▶ [Written request]: Copy out the entries below word for word, from the line containing "Taking the image" through the line containing "point (417, 178), point (176, 392), point", including both of those lines.

▶ [Provided records]:
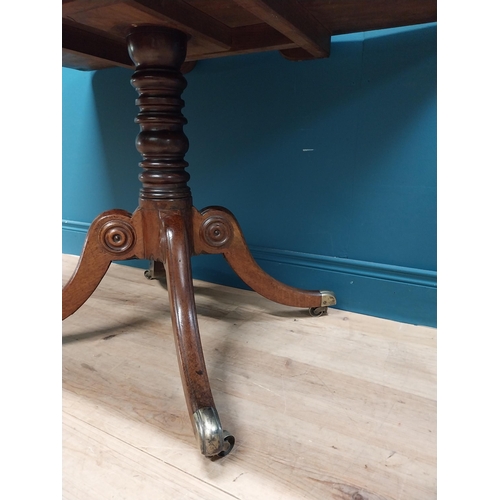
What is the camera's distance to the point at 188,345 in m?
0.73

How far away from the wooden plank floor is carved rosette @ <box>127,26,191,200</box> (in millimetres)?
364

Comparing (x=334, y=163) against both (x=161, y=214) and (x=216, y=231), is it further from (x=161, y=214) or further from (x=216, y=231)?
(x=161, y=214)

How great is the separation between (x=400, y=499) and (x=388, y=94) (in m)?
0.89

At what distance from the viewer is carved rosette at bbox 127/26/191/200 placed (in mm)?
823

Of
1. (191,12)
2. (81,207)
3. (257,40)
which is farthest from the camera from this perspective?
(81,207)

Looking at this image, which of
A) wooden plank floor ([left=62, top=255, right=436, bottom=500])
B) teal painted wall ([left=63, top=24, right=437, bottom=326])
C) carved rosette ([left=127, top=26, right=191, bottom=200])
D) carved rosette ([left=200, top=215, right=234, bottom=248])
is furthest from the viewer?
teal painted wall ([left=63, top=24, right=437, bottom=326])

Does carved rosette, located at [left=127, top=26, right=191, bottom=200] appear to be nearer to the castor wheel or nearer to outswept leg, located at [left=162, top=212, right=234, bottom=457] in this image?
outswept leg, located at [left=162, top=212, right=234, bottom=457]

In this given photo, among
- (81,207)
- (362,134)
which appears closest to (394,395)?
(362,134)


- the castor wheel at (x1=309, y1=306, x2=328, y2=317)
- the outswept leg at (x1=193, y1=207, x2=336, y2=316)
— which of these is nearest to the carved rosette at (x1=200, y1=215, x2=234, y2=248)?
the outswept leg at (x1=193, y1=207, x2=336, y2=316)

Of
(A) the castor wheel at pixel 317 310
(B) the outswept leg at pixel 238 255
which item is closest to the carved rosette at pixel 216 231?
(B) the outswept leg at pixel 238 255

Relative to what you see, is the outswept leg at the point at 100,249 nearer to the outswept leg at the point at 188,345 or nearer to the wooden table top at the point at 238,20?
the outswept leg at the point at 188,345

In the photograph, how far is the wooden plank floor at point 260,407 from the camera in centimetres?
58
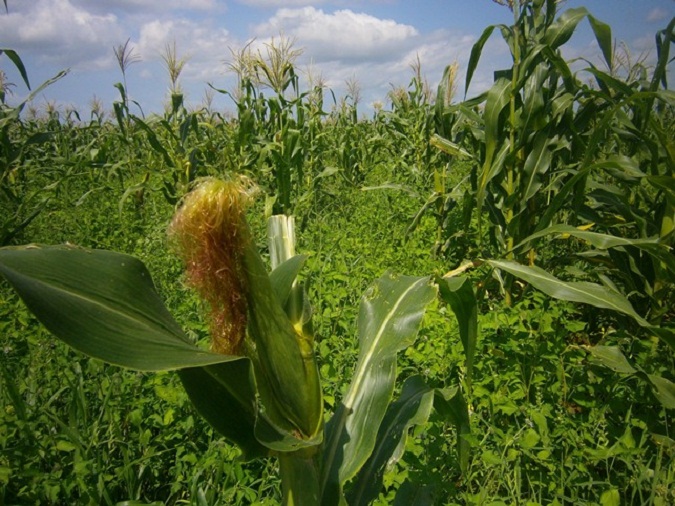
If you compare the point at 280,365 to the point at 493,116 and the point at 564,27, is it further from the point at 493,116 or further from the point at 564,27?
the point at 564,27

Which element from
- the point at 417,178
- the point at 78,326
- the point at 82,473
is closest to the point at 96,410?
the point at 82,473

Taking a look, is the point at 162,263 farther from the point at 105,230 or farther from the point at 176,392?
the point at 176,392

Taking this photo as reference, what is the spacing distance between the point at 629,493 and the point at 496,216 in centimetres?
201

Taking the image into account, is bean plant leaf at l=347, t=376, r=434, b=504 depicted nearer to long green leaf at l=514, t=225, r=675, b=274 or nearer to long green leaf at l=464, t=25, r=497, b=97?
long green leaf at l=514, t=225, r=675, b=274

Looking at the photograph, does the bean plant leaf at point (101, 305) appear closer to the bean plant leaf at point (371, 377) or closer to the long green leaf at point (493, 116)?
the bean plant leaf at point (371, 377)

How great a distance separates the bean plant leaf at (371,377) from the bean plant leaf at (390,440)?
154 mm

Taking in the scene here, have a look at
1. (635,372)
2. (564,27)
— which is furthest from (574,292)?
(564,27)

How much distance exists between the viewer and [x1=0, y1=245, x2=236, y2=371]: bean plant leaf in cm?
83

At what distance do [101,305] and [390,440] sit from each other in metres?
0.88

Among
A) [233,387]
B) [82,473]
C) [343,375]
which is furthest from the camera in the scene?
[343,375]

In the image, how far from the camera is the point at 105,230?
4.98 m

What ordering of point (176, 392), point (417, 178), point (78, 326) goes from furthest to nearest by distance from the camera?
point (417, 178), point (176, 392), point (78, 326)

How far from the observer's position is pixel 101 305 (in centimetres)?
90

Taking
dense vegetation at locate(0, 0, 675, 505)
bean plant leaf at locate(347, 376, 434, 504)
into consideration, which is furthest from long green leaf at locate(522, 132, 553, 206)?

---

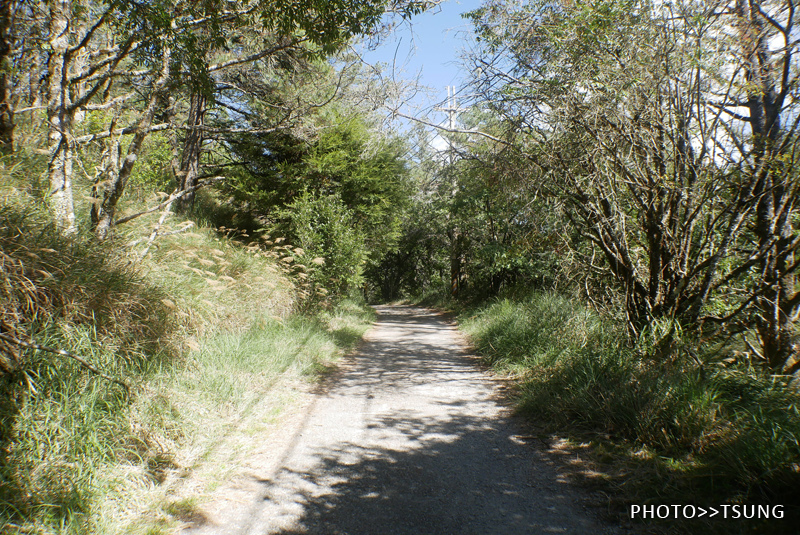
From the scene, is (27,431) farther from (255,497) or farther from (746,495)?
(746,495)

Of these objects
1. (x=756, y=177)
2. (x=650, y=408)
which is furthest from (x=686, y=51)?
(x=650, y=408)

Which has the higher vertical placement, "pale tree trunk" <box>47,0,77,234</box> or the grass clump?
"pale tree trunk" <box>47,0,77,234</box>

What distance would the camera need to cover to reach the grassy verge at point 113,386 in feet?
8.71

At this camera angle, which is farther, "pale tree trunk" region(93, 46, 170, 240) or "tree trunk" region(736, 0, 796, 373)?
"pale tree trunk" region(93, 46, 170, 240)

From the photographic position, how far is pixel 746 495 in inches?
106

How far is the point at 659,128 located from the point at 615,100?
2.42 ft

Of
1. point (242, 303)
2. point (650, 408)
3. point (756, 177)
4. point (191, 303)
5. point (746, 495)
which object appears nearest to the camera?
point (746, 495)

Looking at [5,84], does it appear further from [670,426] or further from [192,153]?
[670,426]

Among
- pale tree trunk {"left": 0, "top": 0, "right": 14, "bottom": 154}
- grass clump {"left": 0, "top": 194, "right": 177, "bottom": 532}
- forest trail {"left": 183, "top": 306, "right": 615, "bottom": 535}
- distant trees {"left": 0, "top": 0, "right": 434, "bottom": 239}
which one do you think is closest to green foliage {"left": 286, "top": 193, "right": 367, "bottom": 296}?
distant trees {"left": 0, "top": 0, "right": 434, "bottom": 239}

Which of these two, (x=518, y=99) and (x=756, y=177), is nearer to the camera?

▶ [The response]:
Taking the image into account, is bean plant leaf at l=347, t=376, r=434, b=504 depicted nearer to long green leaf at l=514, t=225, r=675, b=274 or nearer to long green leaf at l=464, t=25, r=497, b=97?
long green leaf at l=514, t=225, r=675, b=274

Looking at the photograph, does the bean plant leaf at point (101, 305) appear closer to the bean plant leaf at point (371, 377) or closer to the long green leaf at point (493, 116)?
the bean plant leaf at point (371, 377)

How great a distance separates the bean plant leaf at (371,377) from the bean plant leaf at (390,440)?
154 mm

Taking in the scene here, have a look at
1. (635,372)
2. (564,27)
— which is furthest from (574,292)?
(564,27)

How much distance exists between the viewer and [x1=0, y1=245, x2=236, y2=371]: bean plant leaf in cm?
83

At what distance do [101,305] and [390,440] sit from each other in metres?
0.88

Among
A) [233,387]
B) [82,473]
C) [343,375]
which is furthest from the camera in the scene?
[343,375]

In the image, how far from the camera is the point at 105,230?
4.98 m

What ordering of point (176, 392), point (417, 178), point (78, 326) goes from furthest to nearest by distance from the camera?
point (417, 178), point (176, 392), point (78, 326)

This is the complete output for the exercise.